What the exercise asks — Pick out every line in the records below that contains the word "candle" and copy each of those lines.

Input —

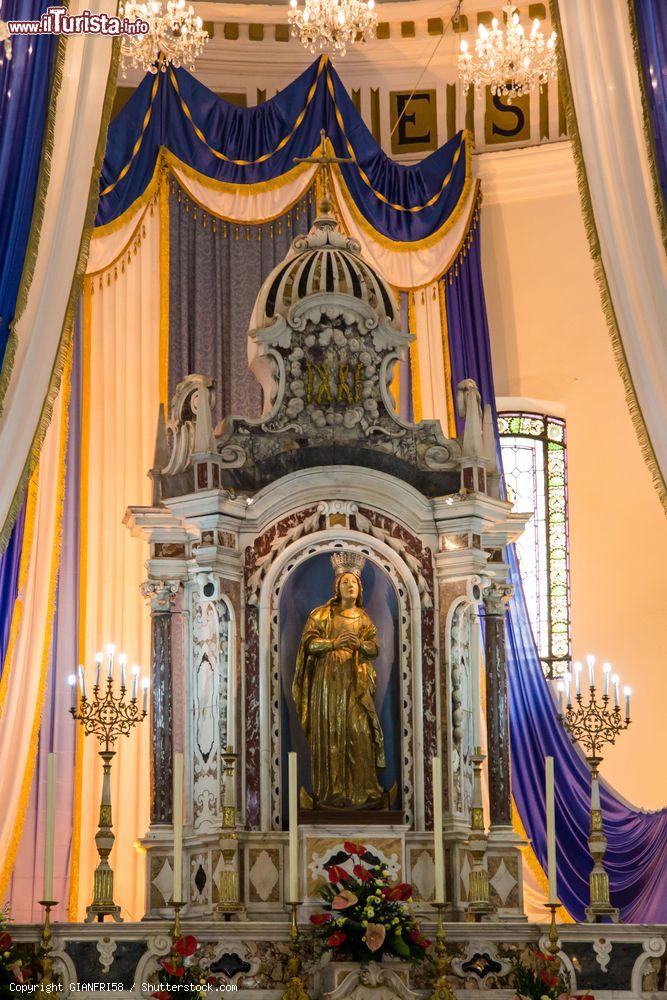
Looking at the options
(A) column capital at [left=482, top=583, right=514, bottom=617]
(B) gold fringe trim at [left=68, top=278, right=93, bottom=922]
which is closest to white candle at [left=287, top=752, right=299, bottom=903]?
(A) column capital at [left=482, top=583, right=514, bottom=617]

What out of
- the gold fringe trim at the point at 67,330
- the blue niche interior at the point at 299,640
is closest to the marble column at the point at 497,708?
the blue niche interior at the point at 299,640

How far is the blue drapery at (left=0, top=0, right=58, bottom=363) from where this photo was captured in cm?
886

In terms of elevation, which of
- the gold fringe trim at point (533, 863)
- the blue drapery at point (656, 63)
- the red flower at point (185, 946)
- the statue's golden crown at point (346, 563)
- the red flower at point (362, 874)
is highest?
the blue drapery at point (656, 63)

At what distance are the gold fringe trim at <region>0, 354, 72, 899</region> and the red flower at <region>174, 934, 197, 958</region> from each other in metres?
3.39

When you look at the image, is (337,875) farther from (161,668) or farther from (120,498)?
(120,498)

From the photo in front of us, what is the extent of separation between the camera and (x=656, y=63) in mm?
9250

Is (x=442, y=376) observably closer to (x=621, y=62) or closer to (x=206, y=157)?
(x=206, y=157)

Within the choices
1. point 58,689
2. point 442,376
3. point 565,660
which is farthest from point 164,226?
point 565,660

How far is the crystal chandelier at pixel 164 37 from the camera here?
12.8 m

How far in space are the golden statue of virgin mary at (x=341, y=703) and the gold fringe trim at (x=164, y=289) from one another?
3.37 m

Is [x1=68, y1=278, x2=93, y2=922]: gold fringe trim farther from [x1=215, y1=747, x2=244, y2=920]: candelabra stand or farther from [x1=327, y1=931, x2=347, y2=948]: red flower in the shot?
[x1=327, y1=931, x2=347, y2=948]: red flower

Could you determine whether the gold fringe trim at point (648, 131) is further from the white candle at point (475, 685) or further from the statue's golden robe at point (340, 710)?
the statue's golden robe at point (340, 710)

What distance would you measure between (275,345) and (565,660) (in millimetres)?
4169

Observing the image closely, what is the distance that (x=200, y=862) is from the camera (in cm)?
991
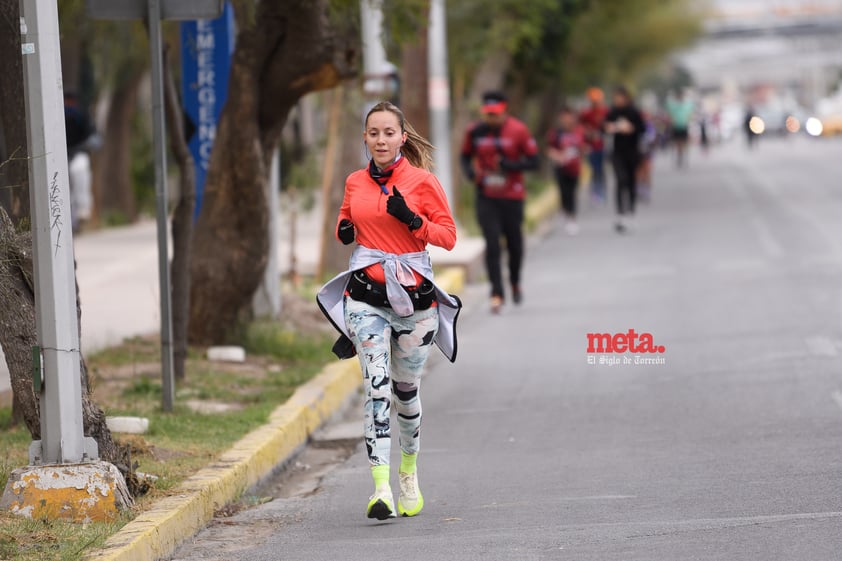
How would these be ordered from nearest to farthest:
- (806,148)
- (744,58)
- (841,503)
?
(841,503)
(806,148)
(744,58)

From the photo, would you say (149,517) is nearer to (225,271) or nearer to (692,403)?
(692,403)

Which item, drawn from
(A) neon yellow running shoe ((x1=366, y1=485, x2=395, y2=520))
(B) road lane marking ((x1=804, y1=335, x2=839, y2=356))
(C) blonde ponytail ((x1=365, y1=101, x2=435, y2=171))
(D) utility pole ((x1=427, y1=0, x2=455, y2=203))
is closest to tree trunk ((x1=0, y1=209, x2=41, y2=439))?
(A) neon yellow running shoe ((x1=366, y1=485, x2=395, y2=520))

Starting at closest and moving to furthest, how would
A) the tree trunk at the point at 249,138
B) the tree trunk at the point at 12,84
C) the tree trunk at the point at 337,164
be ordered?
1. the tree trunk at the point at 12,84
2. the tree trunk at the point at 249,138
3. the tree trunk at the point at 337,164

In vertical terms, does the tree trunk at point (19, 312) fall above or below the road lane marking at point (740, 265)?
above

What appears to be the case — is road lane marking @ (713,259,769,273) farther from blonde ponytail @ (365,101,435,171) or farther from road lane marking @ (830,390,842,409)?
blonde ponytail @ (365,101,435,171)

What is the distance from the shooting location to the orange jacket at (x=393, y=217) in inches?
271

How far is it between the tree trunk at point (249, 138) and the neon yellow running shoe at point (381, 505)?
4.47 metres

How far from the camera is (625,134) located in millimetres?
21656

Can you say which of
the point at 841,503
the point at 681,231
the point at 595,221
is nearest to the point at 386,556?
the point at 841,503

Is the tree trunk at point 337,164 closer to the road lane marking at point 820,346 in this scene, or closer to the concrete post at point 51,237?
the road lane marking at point 820,346

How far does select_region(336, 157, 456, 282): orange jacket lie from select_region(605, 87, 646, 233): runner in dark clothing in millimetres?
14836

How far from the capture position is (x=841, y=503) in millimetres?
6656

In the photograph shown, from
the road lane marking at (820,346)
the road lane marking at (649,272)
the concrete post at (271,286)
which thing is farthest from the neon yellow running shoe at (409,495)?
the road lane marking at (649,272)

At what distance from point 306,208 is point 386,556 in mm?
11856
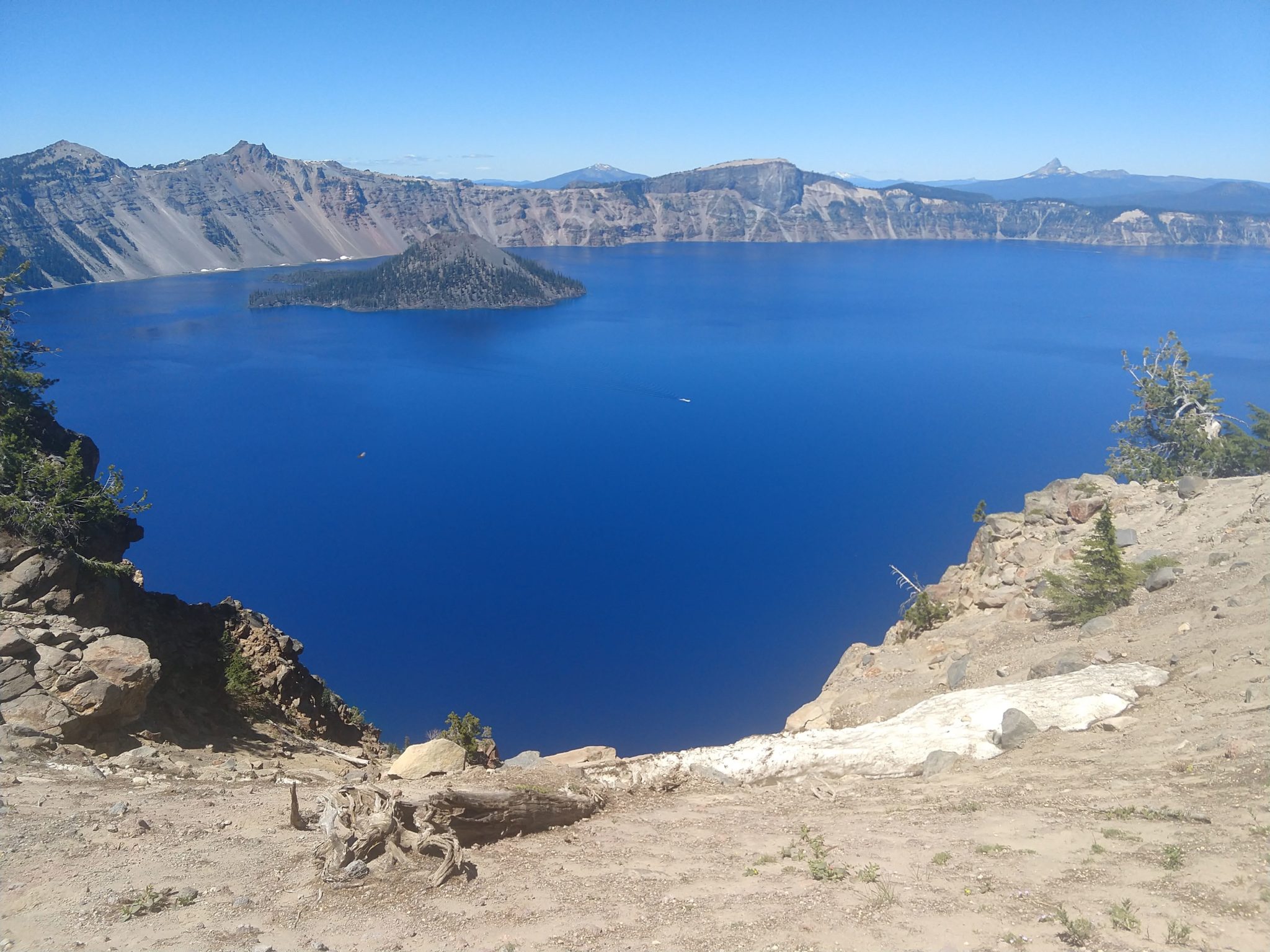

Output for this exercise —
which is closest to white candle at [left=287, top=752, right=299, bottom=903]?
Could you determine whether the gold fringe trim at point (648, 131) is further from the white candle at point (475, 685) or further from the statue's golden robe at point (340, 710)?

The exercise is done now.